• _Material for this exercise_

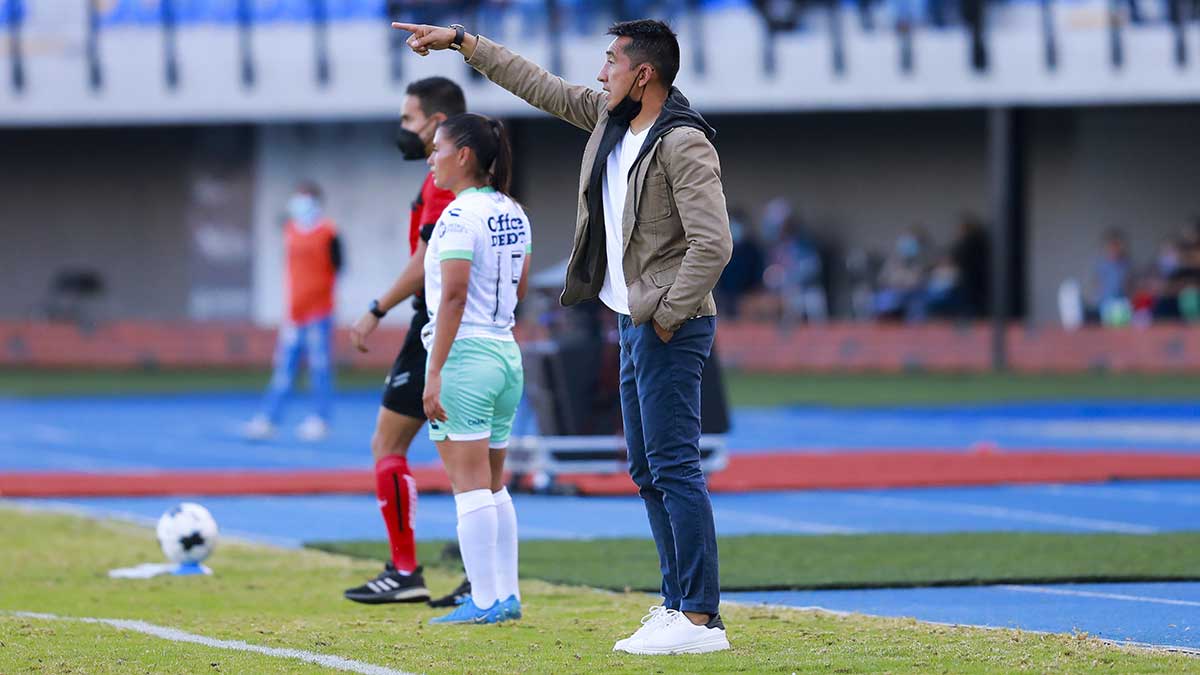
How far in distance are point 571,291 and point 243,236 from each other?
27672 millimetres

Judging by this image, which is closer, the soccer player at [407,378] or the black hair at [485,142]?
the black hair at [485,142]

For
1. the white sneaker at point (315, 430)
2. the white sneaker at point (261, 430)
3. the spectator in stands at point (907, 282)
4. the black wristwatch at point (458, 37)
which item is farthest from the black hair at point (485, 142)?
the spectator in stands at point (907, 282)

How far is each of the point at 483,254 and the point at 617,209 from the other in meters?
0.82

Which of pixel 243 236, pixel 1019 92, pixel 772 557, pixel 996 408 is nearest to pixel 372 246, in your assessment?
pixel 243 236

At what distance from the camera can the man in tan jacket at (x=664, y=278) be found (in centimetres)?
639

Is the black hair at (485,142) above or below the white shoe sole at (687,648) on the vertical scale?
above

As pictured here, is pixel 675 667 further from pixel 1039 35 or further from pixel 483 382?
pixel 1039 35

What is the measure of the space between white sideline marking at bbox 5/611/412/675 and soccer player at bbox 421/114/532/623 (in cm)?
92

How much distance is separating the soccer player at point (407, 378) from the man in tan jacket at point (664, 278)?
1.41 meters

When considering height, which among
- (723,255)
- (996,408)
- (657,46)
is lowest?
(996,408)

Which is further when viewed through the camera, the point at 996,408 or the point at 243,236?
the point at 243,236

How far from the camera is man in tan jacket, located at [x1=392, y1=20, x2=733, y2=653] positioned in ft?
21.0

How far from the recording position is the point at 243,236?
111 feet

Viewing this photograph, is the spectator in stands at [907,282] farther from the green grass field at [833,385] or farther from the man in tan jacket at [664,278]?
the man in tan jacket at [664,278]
==
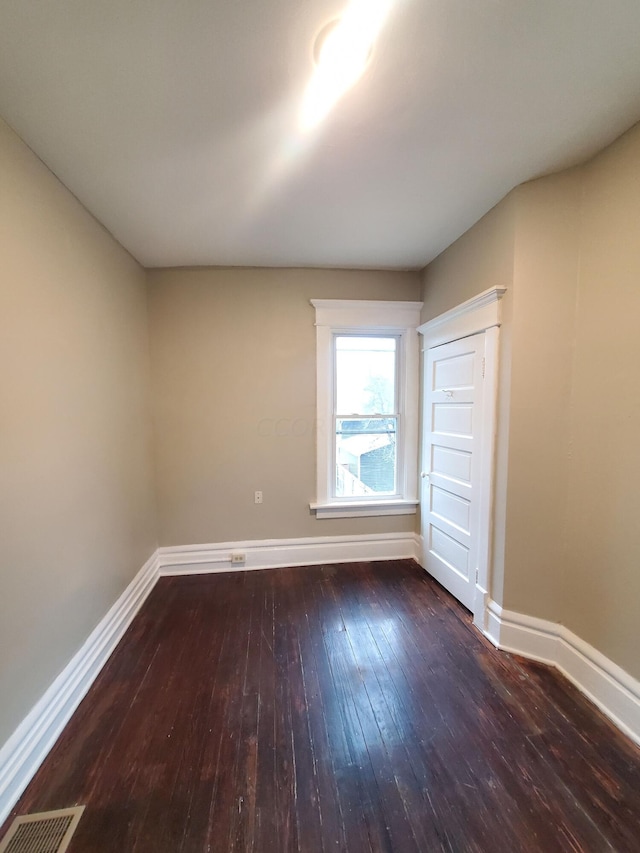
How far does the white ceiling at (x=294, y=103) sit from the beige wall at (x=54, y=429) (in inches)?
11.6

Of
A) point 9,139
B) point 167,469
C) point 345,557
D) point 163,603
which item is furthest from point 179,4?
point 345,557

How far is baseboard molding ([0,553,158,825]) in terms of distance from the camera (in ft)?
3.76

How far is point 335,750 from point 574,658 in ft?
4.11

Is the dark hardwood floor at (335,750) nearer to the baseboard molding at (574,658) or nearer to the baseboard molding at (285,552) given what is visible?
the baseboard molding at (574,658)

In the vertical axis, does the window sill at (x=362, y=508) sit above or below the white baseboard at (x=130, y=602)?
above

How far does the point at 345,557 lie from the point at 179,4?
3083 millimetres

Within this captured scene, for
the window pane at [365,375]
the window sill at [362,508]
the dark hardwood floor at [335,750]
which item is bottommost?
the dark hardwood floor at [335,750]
* * *
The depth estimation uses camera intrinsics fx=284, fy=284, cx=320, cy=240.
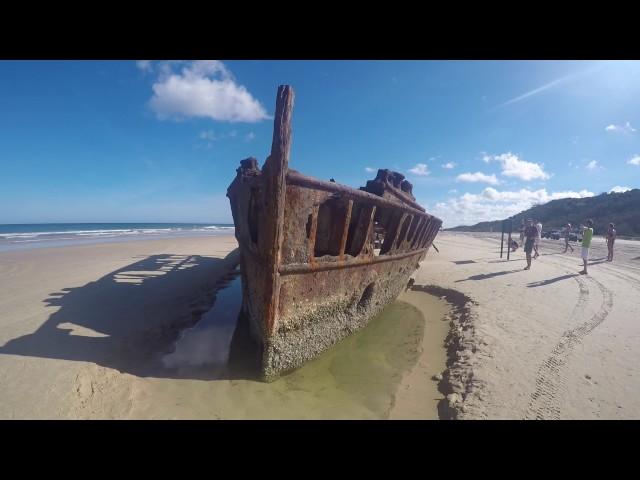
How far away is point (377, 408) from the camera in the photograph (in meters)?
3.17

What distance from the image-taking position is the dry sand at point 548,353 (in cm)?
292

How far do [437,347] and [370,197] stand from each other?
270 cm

• _Your objective_
Report every line above that contains the word "window", copying each one in full.

• _Exercise output_
In the vertical axis, does the window sill at (x=362, y=508) sit above or below the white baseboard at (x=130, y=602)?
the window pane at [365,375]
the window sill at [362,508]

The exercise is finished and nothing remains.